From a multi-million dollar center focused on a hot new field in solar energy to a project on a novel way to store the sun’s energy, federal funding is helping MIT researchers not only explore the fundamental science behind promising energy systems, but also turn their work into products in the marketplace. Marc Baldo heads the Center for Excitonics at MIT, which focuses on the nanoscale packets of energy — excitons — key to photosynthesis. Although scientists have long known about excitons, “it’s only recently that we’ve started to have the tools to understand them,” says Baldo, an associate professor of electrical engineering.

Ultimately, he says, “we’re interested in physically moving excitons around. If we can control where they go, then we can control energy on the nanoscale.” And that could lead to new materials and devices for energy production and storage. “It’s a very hot field,” says Baldo, associate director of the Research Laboratory of Electronics.

Funded by a $19 million grant through the U.S. Department of Energy (DOE), the Center for Excitonics at MIT is one of 46 Energy Frontier Research Centers (EFRCs) established nationwide in 2009 to pursue advanced scientific research on energy. MIT is also home to a second EFRC, the Solid-State Solar-Thermal Energy Conversion Center, run by Prof. Gang Chen.

“I think without the EFRCs, we’d have a much more scattershot, less coordinated approach to solving major energy problems. And, frankly, a lot of innovation would probably take longer to occur,” says Baldo, noting that the MIT Energy Initiative (MITEI) played a key role in the establishment of both MIT EFRCs. “They organized us, mentored us, and gave us critical feedback on our proposals.”

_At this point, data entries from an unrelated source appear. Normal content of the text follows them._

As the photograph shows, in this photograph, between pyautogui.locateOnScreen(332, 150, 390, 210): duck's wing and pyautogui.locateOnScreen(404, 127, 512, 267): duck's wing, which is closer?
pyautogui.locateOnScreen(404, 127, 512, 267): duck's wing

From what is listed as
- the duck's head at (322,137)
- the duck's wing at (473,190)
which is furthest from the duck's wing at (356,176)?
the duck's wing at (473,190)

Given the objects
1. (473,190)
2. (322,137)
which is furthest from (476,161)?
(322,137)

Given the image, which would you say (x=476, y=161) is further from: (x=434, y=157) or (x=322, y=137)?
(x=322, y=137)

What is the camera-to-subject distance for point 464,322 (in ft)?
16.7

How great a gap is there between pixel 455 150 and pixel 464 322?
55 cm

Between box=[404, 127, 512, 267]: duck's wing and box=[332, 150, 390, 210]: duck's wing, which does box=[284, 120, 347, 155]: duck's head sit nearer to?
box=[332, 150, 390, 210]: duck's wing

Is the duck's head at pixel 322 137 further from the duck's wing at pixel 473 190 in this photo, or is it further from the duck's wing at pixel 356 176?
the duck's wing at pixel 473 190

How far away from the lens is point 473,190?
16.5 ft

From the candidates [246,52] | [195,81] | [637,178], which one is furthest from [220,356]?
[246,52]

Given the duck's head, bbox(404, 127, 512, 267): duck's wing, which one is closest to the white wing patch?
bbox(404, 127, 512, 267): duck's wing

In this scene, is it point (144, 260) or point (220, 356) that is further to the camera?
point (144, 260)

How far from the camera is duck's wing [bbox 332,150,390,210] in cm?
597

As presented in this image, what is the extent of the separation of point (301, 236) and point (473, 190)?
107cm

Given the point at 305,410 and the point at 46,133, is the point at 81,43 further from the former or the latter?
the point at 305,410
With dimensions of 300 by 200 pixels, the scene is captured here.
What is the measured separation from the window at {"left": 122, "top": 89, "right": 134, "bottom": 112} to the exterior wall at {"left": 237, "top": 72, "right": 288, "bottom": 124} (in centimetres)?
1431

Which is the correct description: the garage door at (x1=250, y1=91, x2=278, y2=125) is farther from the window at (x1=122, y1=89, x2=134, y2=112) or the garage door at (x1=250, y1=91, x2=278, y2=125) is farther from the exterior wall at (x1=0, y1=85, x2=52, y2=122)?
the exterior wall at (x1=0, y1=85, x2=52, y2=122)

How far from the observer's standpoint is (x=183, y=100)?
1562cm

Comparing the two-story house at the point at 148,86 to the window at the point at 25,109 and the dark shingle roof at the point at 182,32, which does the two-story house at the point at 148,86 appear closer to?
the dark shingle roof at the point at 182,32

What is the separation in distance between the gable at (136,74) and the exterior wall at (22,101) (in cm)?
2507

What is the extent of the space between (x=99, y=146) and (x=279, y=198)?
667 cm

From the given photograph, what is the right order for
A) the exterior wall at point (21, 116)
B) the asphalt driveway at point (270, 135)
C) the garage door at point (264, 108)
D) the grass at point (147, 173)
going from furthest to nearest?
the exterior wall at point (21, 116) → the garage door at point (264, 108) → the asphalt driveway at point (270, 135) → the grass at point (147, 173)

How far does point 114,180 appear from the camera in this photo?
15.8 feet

Jeffrey Grossman also notes the importance of federal support for his research, and MITEI’s role in landing that support. Two years ago Grossman, the Carl Richard Soderberg Career Development Associate Professor of Power Engineering, won a $150K seed grant from MITEI to develop a material that can absorb solar energy, then release it on demand, and repeat the process over again. Such “rechargeable heat batteries” have been studied since the ’70’s, but they could not be recharged many times. Grossman soon proved the potential of a new material involving nanotechnology “that can undergo this cycle of charging and discharging thousands of times without degradation.”

Last September, Grossman and four MIT colleagues were awarded a $3 million grant over three years from the DOE’s Advanced Research Projects Agency-Energy (ARPA-E). Four other MIT teams have also won ARPA-E grants.

Grossman explains that the ARPA-E award isn’t just monetary. “What ARPA-E does so well is identify high-risk, high payoff opportunities, then help inventors think about how to commercialize them. So the ARPA-E funding allows us to bridge the gap between this exciting basic research and potential high-impact energy applications.”

MITEI not only gave Grossman the opportunity to begin the work, but also gave him the connections to take it further, he says. “It’s a classic seed-fund success story.”